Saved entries
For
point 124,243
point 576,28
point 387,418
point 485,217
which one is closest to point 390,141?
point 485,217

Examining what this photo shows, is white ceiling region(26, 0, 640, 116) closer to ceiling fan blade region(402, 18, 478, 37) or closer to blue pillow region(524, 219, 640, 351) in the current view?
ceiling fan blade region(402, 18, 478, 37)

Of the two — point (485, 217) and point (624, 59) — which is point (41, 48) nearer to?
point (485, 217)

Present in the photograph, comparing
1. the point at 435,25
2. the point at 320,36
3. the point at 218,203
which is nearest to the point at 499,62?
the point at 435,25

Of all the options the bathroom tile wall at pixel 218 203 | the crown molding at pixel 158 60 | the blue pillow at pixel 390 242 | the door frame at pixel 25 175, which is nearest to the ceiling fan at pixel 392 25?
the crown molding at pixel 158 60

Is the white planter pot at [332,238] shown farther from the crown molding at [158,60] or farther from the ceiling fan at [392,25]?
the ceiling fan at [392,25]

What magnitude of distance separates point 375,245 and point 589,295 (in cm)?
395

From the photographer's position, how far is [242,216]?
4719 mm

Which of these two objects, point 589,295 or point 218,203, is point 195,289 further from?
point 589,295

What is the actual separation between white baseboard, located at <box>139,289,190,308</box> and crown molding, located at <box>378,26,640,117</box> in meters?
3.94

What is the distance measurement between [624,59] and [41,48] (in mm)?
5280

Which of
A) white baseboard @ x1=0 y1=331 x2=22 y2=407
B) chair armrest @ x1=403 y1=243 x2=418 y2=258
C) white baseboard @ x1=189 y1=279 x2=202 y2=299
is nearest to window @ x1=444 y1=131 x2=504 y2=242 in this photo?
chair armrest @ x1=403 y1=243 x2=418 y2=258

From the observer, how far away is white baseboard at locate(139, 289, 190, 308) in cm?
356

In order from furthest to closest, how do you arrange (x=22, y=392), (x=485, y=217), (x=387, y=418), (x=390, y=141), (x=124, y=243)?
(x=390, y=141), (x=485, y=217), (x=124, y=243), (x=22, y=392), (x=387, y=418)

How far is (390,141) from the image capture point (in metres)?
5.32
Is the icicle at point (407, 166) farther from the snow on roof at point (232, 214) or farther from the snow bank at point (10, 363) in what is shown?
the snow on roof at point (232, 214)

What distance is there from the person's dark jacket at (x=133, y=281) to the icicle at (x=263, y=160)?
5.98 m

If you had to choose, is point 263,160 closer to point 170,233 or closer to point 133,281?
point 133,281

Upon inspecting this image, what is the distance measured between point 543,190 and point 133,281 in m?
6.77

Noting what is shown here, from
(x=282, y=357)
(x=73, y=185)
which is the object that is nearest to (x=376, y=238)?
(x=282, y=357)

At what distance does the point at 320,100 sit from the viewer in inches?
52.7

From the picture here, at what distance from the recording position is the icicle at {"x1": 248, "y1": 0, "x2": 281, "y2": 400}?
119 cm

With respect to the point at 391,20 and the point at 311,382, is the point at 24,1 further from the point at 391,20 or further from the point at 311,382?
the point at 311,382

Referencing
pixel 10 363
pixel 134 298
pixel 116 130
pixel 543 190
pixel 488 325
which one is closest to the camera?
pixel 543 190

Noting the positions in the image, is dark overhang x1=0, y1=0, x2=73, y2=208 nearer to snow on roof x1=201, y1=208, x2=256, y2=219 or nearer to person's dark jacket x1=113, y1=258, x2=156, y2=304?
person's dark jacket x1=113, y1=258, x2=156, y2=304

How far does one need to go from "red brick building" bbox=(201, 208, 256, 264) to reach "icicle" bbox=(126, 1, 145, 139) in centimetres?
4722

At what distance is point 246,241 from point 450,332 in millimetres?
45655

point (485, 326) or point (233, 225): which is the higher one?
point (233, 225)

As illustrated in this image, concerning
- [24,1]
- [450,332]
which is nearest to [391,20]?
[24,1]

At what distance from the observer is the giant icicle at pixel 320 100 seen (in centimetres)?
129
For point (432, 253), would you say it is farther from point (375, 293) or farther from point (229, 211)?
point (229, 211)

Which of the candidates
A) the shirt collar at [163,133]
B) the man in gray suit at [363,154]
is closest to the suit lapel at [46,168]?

● Directions for this task
Update the material by replacing every "white baseboard" with "white skirting board" and leaving all else unchanged.

● Problem solution
For
point 124,243
point 576,28
point 387,418
point 485,217
which one is closest to point 390,141?
point 485,217

Examining what this photo shows, is white ceiling region(26, 0, 640, 116) closer to ceiling fan blade region(402, 18, 478, 37) or closer to blue pillow region(524, 219, 640, 351) in the current view?
ceiling fan blade region(402, 18, 478, 37)

Of the two — point (485, 217) and point (624, 59) — which is point (41, 48) nearer to?
point (485, 217)

Present in the photograph, comparing
1. the point at 435,25
2. the point at 320,36
3. the point at 218,203
which is nearest to the point at 499,62?
the point at 435,25

Of all the options the bathroom tile wall at pixel 218 203 | the crown molding at pixel 158 60 | the blue pillow at pixel 390 242 | the door frame at pixel 25 175, which is nearest to the ceiling fan at pixel 392 25?
the crown molding at pixel 158 60

Is the white planter pot at [332,238] shown farther from the crown molding at [158,60] or farther from the ceiling fan at [392,25]?
the ceiling fan at [392,25]

What magnitude of distance separates point 375,245 and point 589,295 (in cm)?
395

From the photographer's position, how far is [242,216]?
4719 mm

Which of these two objects, point 589,295 or point 218,203, is point 195,289 further from?
point 589,295

What is the actual separation between white skirting board, located at <box>139,289,190,308</box> and crown molding, located at <box>378,26,640,117</box> in meters?
3.94

What is the distance measurement between [624,59] and [41,48] (in mm)?
5280

Which of
A) white skirting board @ x1=0 y1=331 x2=22 y2=407
B) chair armrest @ x1=403 y1=243 x2=418 y2=258
C) white skirting board @ x1=189 y1=279 x2=202 y2=299
is nearest to window @ x1=444 y1=131 x2=504 y2=242 in this photo?
chair armrest @ x1=403 y1=243 x2=418 y2=258

From the observer, how far away is white skirting board at locate(139, 289, 190, 308) in cm?
356

In order from furthest to closest, how do you arrange (x=22, y=392), (x=485, y=217), (x=387, y=418), (x=390, y=141), (x=124, y=243)?
(x=390, y=141), (x=485, y=217), (x=124, y=243), (x=22, y=392), (x=387, y=418)

How far is (390,141) from the image capture point (in metres)?
5.32
Is the icicle at point (407, 166) farther from the snow on roof at point (232, 214) or farther from the snow bank at point (10, 363) in what is shown?
the snow on roof at point (232, 214)

What distance is there from the person's dark jacket at (x=133, y=281) to the icicle at (x=263, y=160)?
5.98 m

If you had to choose, is point 263,160 closer to point 170,233 or closer to point 133,281?
point 133,281

Upon inspecting this image, what is the distance measured between point 543,190 and point 133,281 in m?
6.77

Noting what is shown here, from
(x=282, y=357)
(x=73, y=185)
which is the object that is nearest to (x=376, y=238)?
(x=282, y=357)

At what distance does the point at 320,100 sit from the viewer in inches?
52.7

From the picture here, at what distance from the recording position is the icicle at {"x1": 248, "y1": 0, "x2": 281, "y2": 400}?
119 cm

With respect to the point at 391,20 and the point at 311,382, is the point at 24,1 further from the point at 391,20 or further from the point at 311,382?
the point at 311,382

Referencing
pixel 10 363
pixel 134 298
pixel 116 130
pixel 543 190
pixel 488 325
which one is closest to the camera?
pixel 543 190

Noting the positions in the image, is dark overhang x1=0, y1=0, x2=73, y2=208 nearer to snow on roof x1=201, y1=208, x2=256, y2=219 or nearer to person's dark jacket x1=113, y1=258, x2=156, y2=304?
person's dark jacket x1=113, y1=258, x2=156, y2=304

How far does one need to go from "red brick building" bbox=(201, 208, 256, 264) to reach "icicle" bbox=(126, 1, 145, 139) in centimetres?
4722

At what distance is point 246,241 from point 450,332 in millimetres?
45655

point (485, 326) or point (233, 225): which is the higher one?
point (233, 225)

As illustrated in this image, concerning
- [24,1]
- [450,332]
which is nearest to [391,20]?
[24,1]

At what distance from the observer is the giant icicle at pixel 320 100 seen (in centimetres)?
129
For point (432, 253), would you say it is farther from point (375, 293) or farther from point (229, 211)?
point (229, 211)

Which of the candidates
A) the shirt collar at [163,133]
B) the man in gray suit at [363,154]
is closest to the suit lapel at [46,168]?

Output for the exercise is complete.